> [To be done] Each entry should be quoted word for word, including every mark of punctuation.

A block of data
===

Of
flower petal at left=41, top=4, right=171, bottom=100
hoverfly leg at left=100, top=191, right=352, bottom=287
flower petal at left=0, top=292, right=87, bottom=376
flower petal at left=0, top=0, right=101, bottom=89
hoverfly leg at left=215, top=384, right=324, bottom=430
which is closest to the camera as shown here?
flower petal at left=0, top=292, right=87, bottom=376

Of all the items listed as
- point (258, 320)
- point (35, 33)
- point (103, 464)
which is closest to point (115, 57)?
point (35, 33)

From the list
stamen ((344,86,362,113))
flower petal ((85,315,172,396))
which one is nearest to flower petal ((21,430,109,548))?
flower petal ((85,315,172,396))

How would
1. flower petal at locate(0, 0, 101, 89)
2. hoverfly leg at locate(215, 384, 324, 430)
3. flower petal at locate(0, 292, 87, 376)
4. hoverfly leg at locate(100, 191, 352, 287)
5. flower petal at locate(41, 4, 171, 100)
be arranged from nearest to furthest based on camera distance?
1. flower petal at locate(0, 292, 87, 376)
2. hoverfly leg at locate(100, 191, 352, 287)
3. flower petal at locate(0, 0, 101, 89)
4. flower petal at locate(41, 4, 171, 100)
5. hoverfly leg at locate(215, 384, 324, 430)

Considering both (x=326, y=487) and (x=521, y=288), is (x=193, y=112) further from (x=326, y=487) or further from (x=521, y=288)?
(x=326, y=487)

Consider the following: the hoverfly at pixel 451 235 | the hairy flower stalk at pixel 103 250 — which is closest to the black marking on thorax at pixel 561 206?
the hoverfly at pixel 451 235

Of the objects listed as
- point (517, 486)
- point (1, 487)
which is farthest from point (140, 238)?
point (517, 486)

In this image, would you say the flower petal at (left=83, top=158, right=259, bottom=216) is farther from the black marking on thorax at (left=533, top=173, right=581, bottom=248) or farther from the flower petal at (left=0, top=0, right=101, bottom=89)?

===

> [Written solution]
Of
flower petal at left=41, top=4, right=171, bottom=100
hoverfly leg at left=100, top=191, right=352, bottom=287
flower petal at left=0, top=292, right=87, bottom=376
flower petal at left=0, top=0, right=101, bottom=89
hoverfly leg at left=215, top=384, right=324, bottom=430
which is closest to the camera as shown here?
flower petal at left=0, top=292, right=87, bottom=376

Of all the items listed as
- point (258, 320)
- point (35, 33)
- point (103, 464)
which is closest to point (115, 57)?
point (35, 33)

From the list
stamen ((344,86,362,113))
flower petal ((85,315,172,396))
which one is nearest to flower petal ((21,430,109,548))?
flower petal ((85,315,172,396))

How would
1. flower petal at locate(0, 0, 101, 89)
2. hoverfly leg at locate(215, 384, 324, 430)
3. flower petal at locate(0, 292, 87, 376)
4. hoverfly leg at locate(100, 191, 352, 287)
5. flower petal at locate(41, 4, 171, 100)
be arranged from nearest to furthest based on camera distance?
1. flower petal at locate(0, 292, 87, 376)
2. hoverfly leg at locate(100, 191, 352, 287)
3. flower petal at locate(0, 0, 101, 89)
4. flower petal at locate(41, 4, 171, 100)
5. hoverfly leg at locate(215, 384, 324, 430)

Considering both (x=326, y=487) and (x=521, y=288), is (x=193, y=112) further from (x=326, y=487) or further from (x=521, y=288)?
(x=326, y=487)

Consider the following: the hoverfly at pixel 451 235 | the hairy flower stalk at pixel 103 250 — which is closest to the black marking on thorax at pixel 561 206?
the hoverfly at pixel 451 235

Of the objects listed as
- point (517, 486)
- point (1, 487)
which is farthest from point (140, 238)?
point (517, 486)

In this image, would you say the flower petal at (left=83, top=158, right=259, bottom=216) is farther from the black marking on thorax at (left=533, top=173, right=581, bottom=248) or farther from the flower petal at (left=0, top=0, right=101, bottom=89)?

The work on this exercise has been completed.